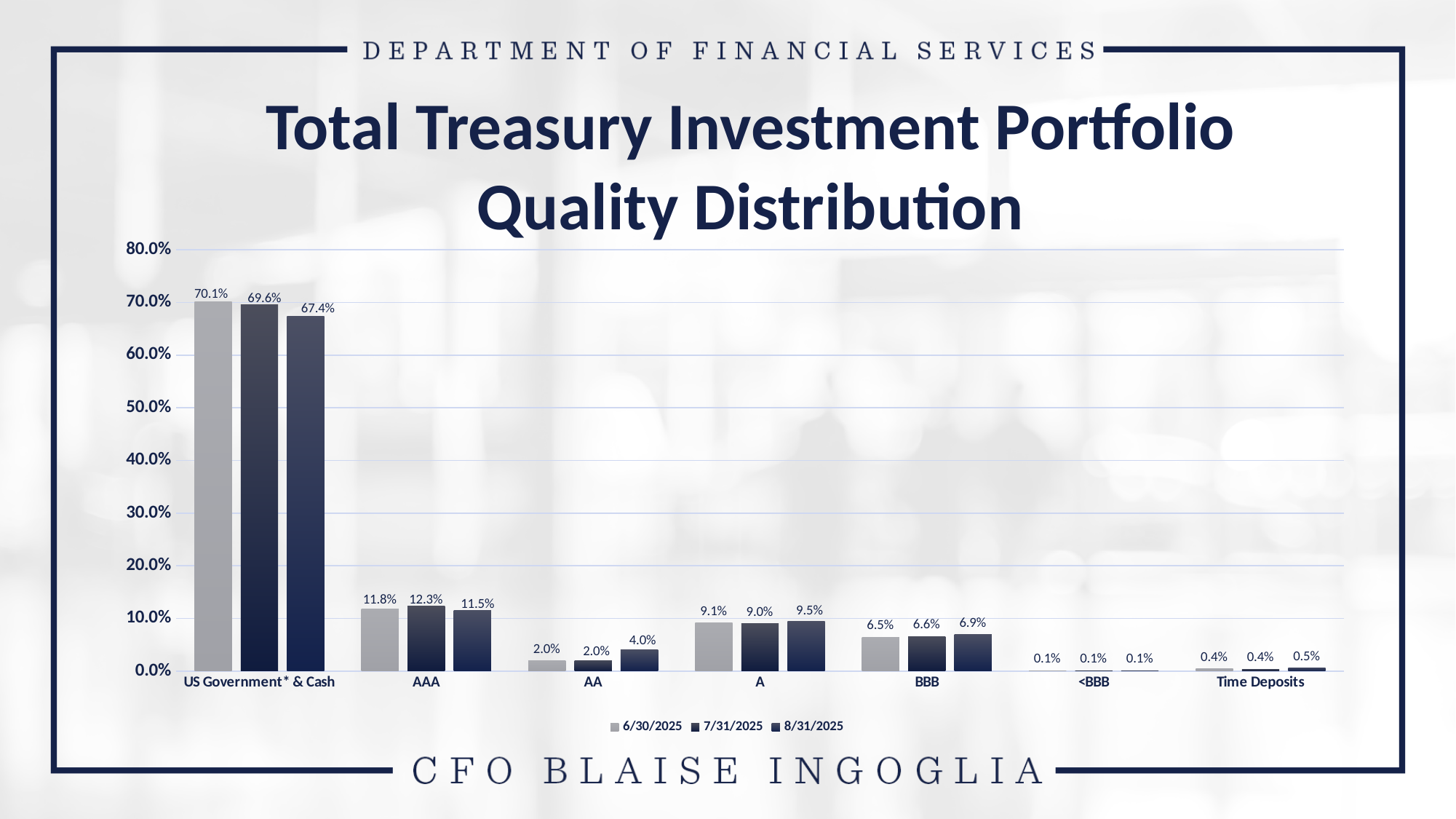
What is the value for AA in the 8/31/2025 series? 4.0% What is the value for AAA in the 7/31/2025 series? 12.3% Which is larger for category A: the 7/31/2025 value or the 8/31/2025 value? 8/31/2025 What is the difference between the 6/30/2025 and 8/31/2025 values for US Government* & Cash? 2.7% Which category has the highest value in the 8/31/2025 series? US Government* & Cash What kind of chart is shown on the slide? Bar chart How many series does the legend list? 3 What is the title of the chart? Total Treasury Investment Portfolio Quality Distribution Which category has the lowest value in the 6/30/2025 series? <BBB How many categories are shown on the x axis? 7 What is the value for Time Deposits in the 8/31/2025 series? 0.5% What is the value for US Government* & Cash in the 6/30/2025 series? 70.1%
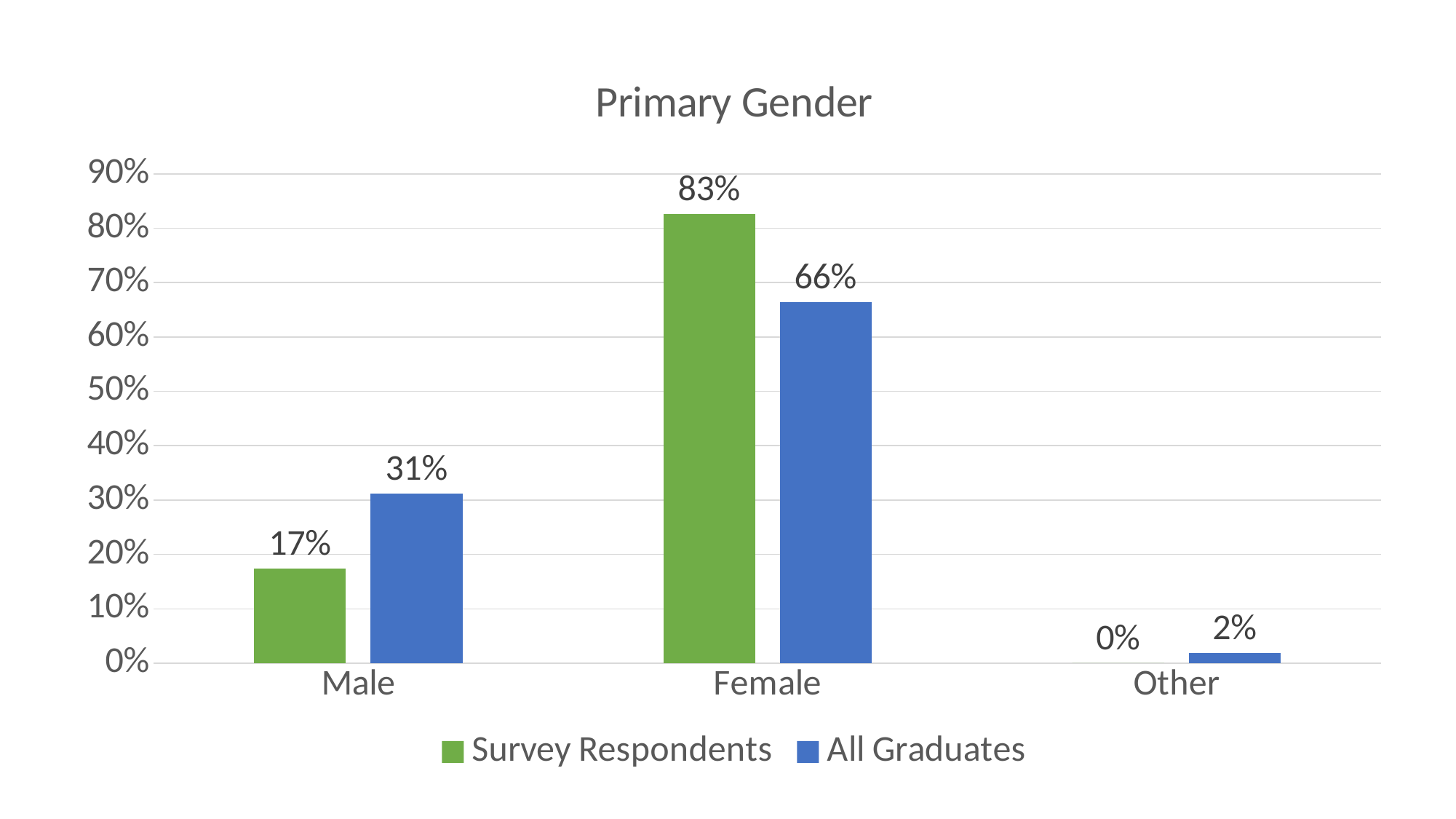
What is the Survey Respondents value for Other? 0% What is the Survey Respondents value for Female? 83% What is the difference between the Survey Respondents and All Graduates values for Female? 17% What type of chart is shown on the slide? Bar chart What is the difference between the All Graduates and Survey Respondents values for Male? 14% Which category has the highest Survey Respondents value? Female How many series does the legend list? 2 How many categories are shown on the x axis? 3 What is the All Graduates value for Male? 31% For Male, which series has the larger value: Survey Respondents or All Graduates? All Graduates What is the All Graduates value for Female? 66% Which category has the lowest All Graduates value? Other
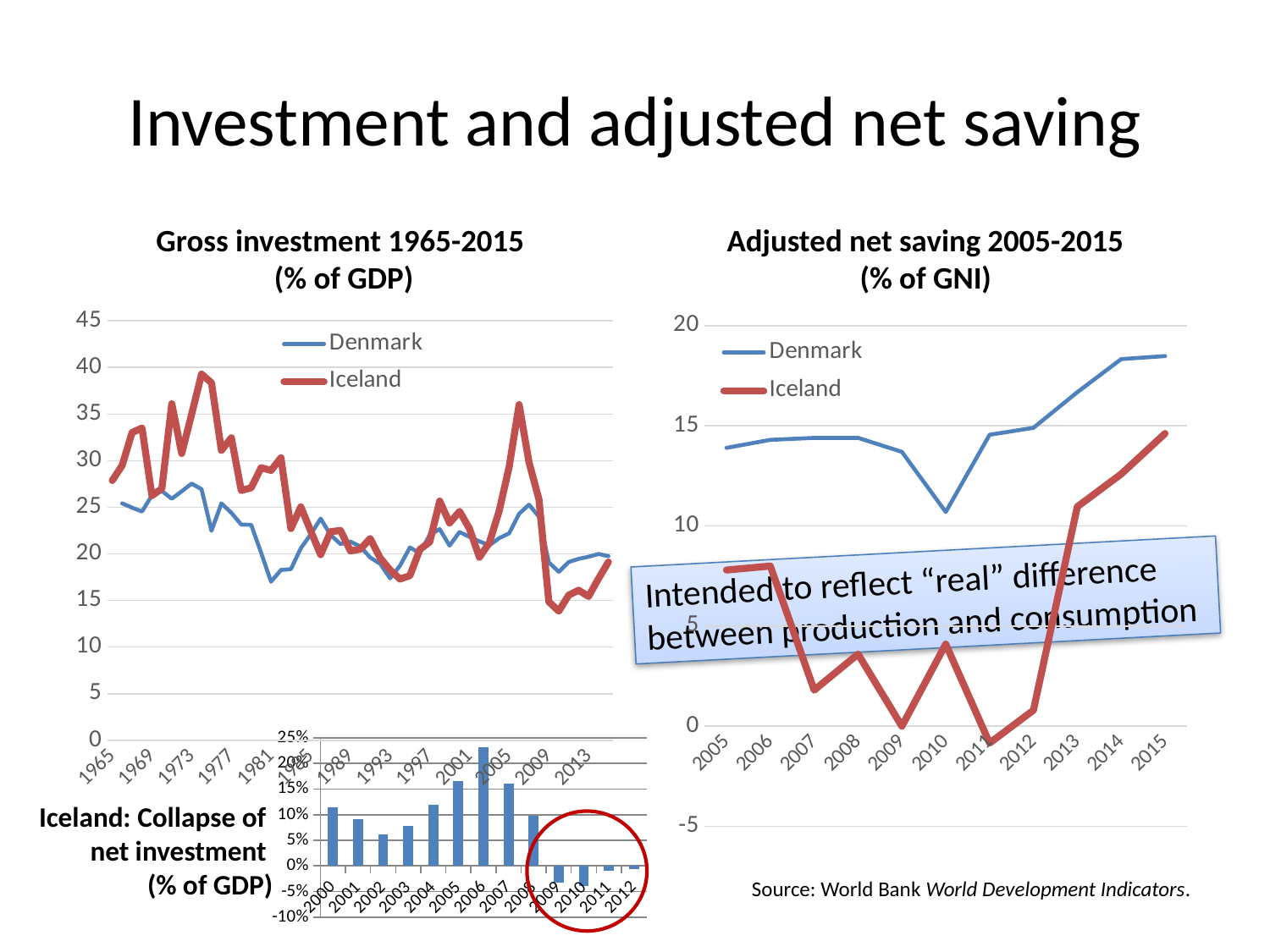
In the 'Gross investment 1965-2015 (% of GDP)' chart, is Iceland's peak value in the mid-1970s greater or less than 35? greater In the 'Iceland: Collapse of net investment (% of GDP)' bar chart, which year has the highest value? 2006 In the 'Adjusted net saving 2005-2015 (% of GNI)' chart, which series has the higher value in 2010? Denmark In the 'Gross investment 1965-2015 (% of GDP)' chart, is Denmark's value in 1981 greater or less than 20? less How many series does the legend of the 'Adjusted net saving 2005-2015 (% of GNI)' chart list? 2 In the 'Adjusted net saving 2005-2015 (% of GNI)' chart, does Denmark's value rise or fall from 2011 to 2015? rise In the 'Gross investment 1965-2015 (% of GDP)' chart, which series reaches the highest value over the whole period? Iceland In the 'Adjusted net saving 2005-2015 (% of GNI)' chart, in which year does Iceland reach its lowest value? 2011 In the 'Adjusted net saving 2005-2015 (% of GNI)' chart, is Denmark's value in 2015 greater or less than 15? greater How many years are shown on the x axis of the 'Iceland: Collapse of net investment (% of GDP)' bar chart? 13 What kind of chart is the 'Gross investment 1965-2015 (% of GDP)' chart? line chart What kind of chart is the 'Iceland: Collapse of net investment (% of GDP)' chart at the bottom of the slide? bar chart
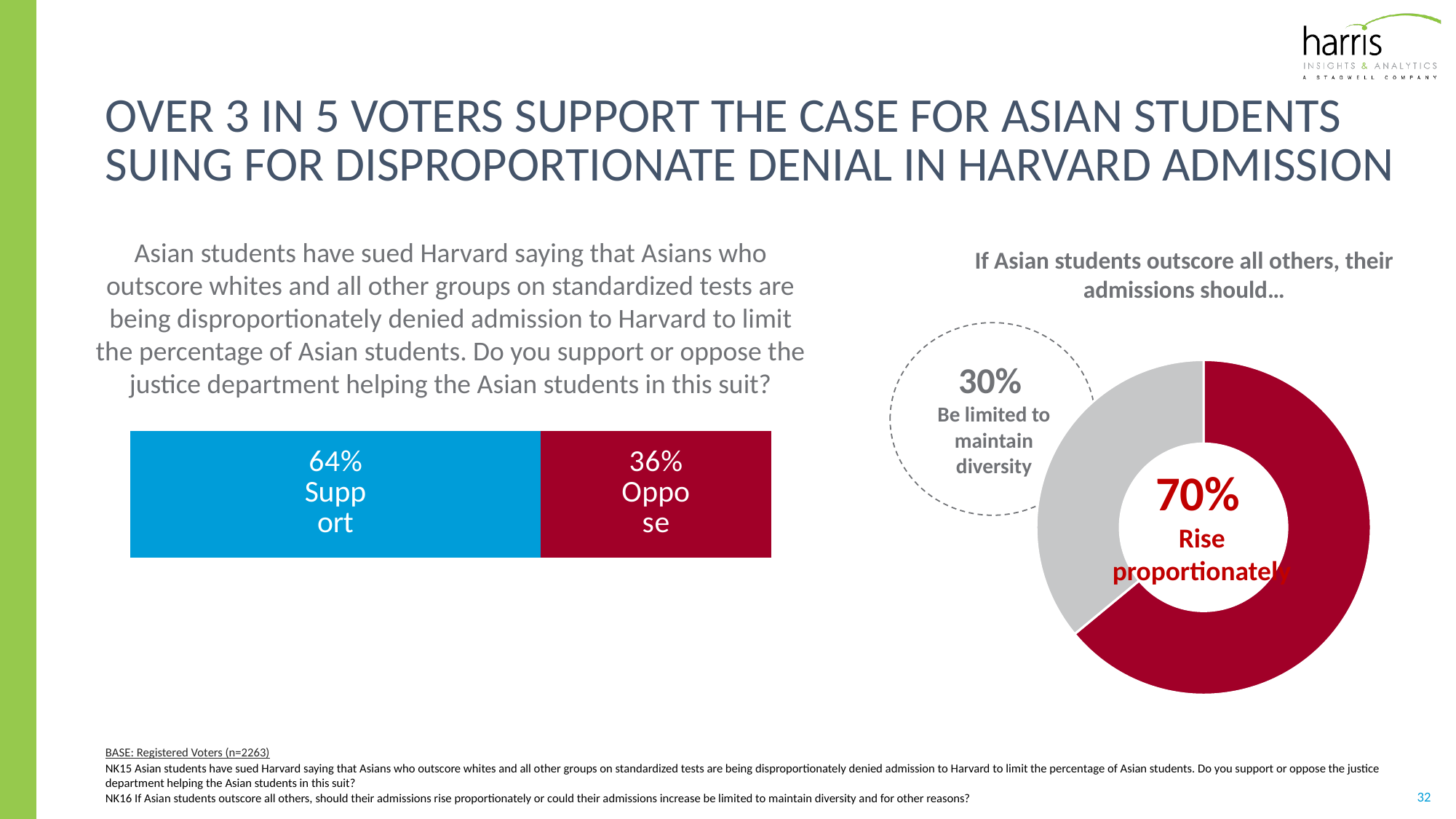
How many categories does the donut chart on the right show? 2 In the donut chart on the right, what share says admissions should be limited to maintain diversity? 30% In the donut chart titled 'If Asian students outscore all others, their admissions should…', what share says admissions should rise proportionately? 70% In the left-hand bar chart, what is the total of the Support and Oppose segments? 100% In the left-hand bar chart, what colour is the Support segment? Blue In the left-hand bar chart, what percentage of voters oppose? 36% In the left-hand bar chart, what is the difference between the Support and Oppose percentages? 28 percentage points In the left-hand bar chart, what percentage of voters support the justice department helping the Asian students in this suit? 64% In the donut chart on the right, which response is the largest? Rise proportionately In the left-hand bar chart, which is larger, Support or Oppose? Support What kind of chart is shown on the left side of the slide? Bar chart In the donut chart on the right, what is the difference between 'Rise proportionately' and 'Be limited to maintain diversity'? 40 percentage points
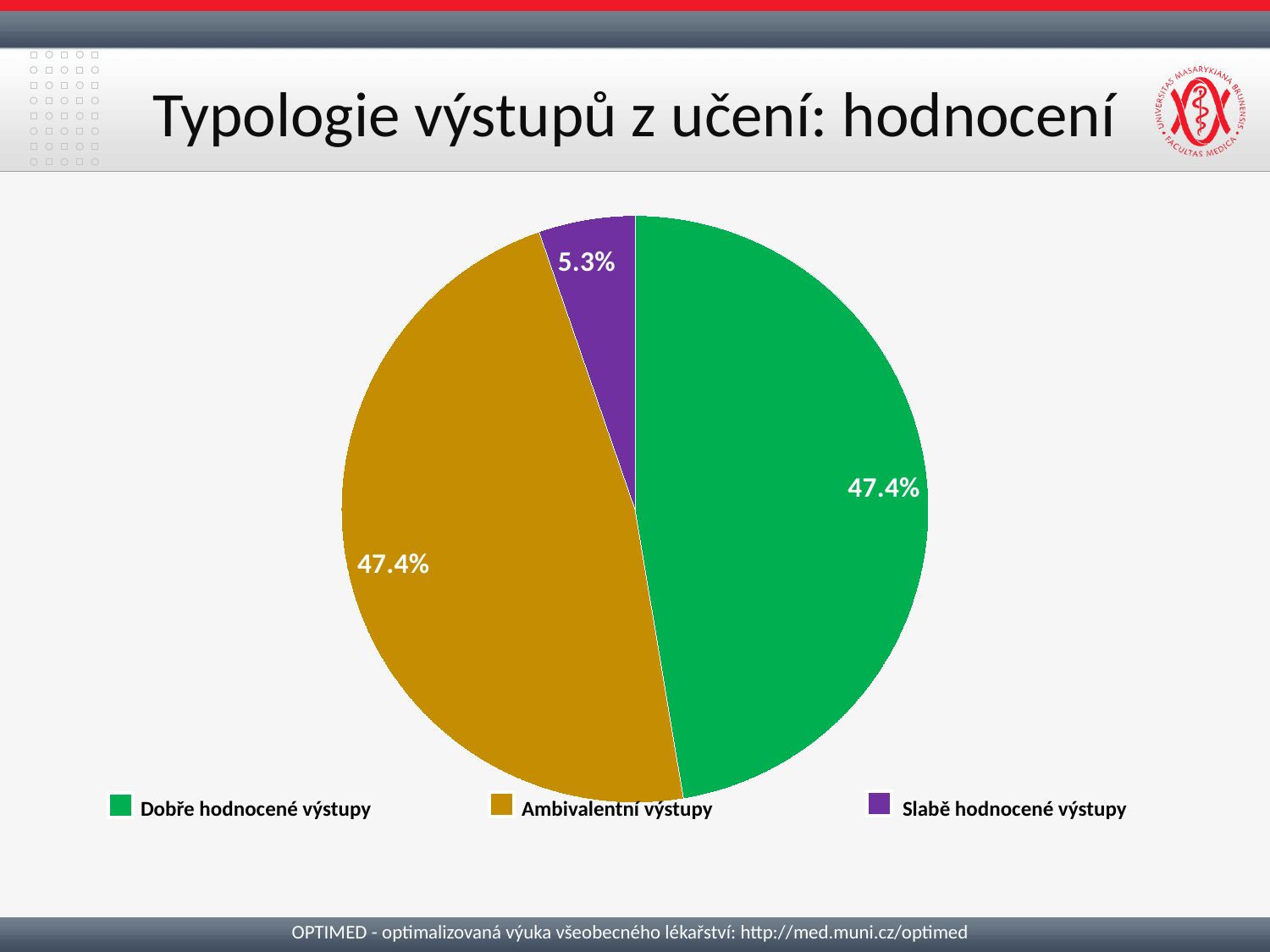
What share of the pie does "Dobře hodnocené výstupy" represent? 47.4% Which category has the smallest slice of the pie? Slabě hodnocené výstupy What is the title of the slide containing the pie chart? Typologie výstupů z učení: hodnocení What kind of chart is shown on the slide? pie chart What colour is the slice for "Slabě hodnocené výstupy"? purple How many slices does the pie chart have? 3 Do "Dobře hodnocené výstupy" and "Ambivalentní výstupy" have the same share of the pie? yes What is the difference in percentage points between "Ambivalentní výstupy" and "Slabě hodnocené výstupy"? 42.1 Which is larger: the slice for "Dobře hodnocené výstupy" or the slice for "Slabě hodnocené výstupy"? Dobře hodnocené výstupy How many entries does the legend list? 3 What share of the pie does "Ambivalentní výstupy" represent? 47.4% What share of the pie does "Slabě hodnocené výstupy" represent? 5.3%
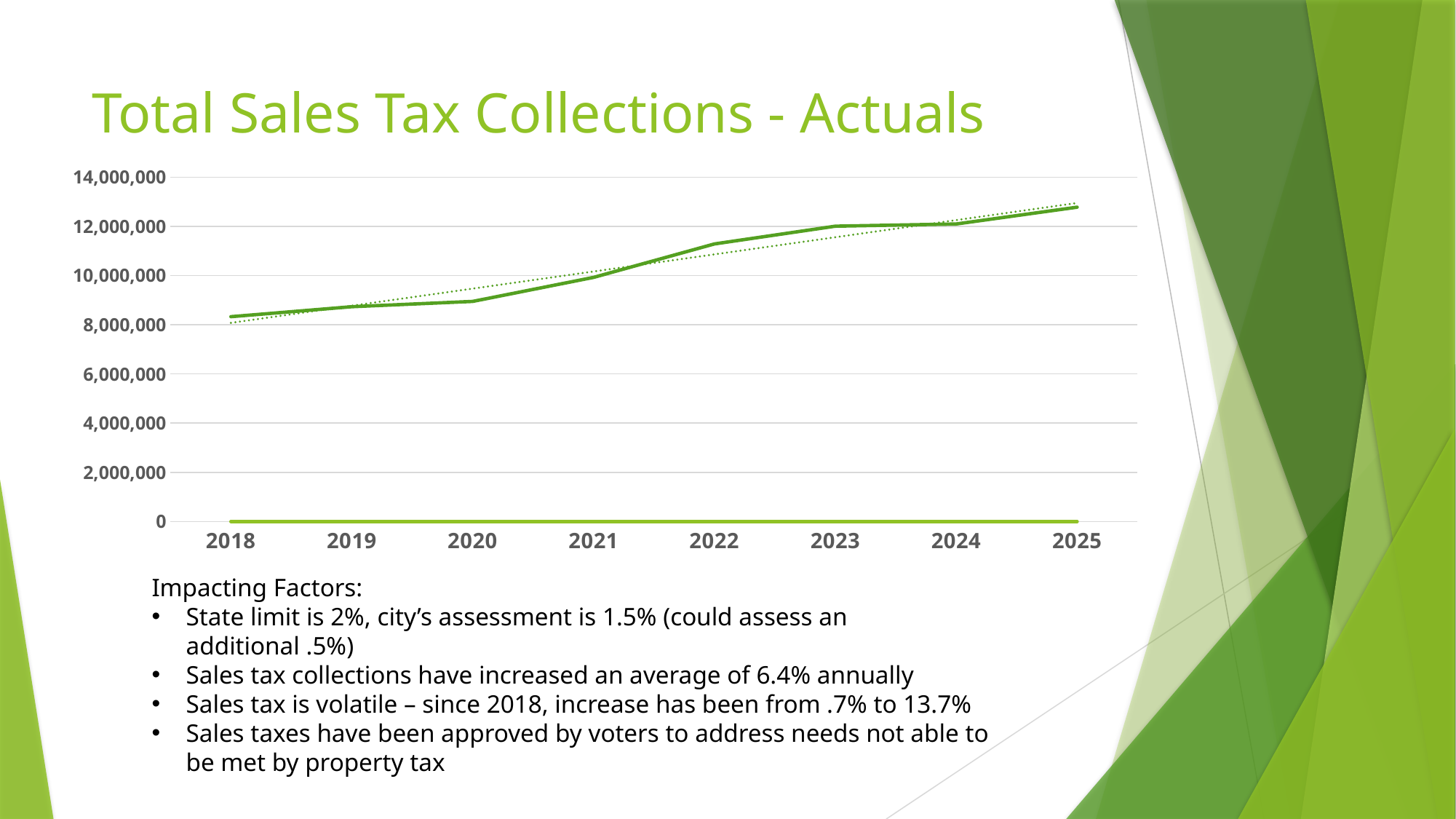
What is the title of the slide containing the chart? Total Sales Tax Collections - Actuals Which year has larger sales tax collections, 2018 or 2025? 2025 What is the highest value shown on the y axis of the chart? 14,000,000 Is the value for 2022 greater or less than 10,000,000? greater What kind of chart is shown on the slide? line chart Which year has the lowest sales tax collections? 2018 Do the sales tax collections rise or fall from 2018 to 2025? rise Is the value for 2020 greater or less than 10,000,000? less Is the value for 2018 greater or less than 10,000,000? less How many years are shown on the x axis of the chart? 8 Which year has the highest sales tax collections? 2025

# WHAT THE TASK ASKS:
Copy the material from its beginning through the line containing "What is the Survey Respondents value for Other?", replacing each "series" with "column" and changing nothing else. Leave out the pictures and give only those lines.

# YOUR SOLUTION:
What is the value for AA in the 8/31/2025 column? 4.0% What is the value for AAA in the 7/31/2025 column? 12.3% Which is larger for category A: the 7/31/2025 value or the 8/31/2025 value? 8/31/2025 What is the difference between the 6/30/2025 and 8/31/2025 values for US Government* & Cash? 2.7% Which category has the highest value in the 8/31/2025 column? US Government* & Cash What kind of chart is shown on the slide? Bar chart How many column does the legend list? 3 What is the title of the chart? Total Treasury Investment Portfolio Quality Distribution Which category has the lowest value in the 6/30/2025 column? <BBB How many categories are shown on the x axis? 7 What is the value for Time Deposits in the 8/31/2025 column? 0.5% What is the value for US Government* & Cash in the 6/30/2025 column? 70.1%
What is the Survey Respondents value for Other? 0% What is the Survey Respondents value for Female? 83% What is the difference between the Survey Respondents and All Graduates values for Female? 17% What type of chart is shown on the slide? Bar chart What is the difference between the All Graduates and Survey Respondents values for Male? 14% Which category has the highest Survey Respondents value? Female How many column does the legend list? 2 How many categories are shown on the x axis? 3 What is the All Graduates value for Male? 31% For Male, which column has the larger value: Survey Respondents or All Graduates? All Graduates What is the All Graduates value for Female? 66% Which category has the lowest All Graduates value? Other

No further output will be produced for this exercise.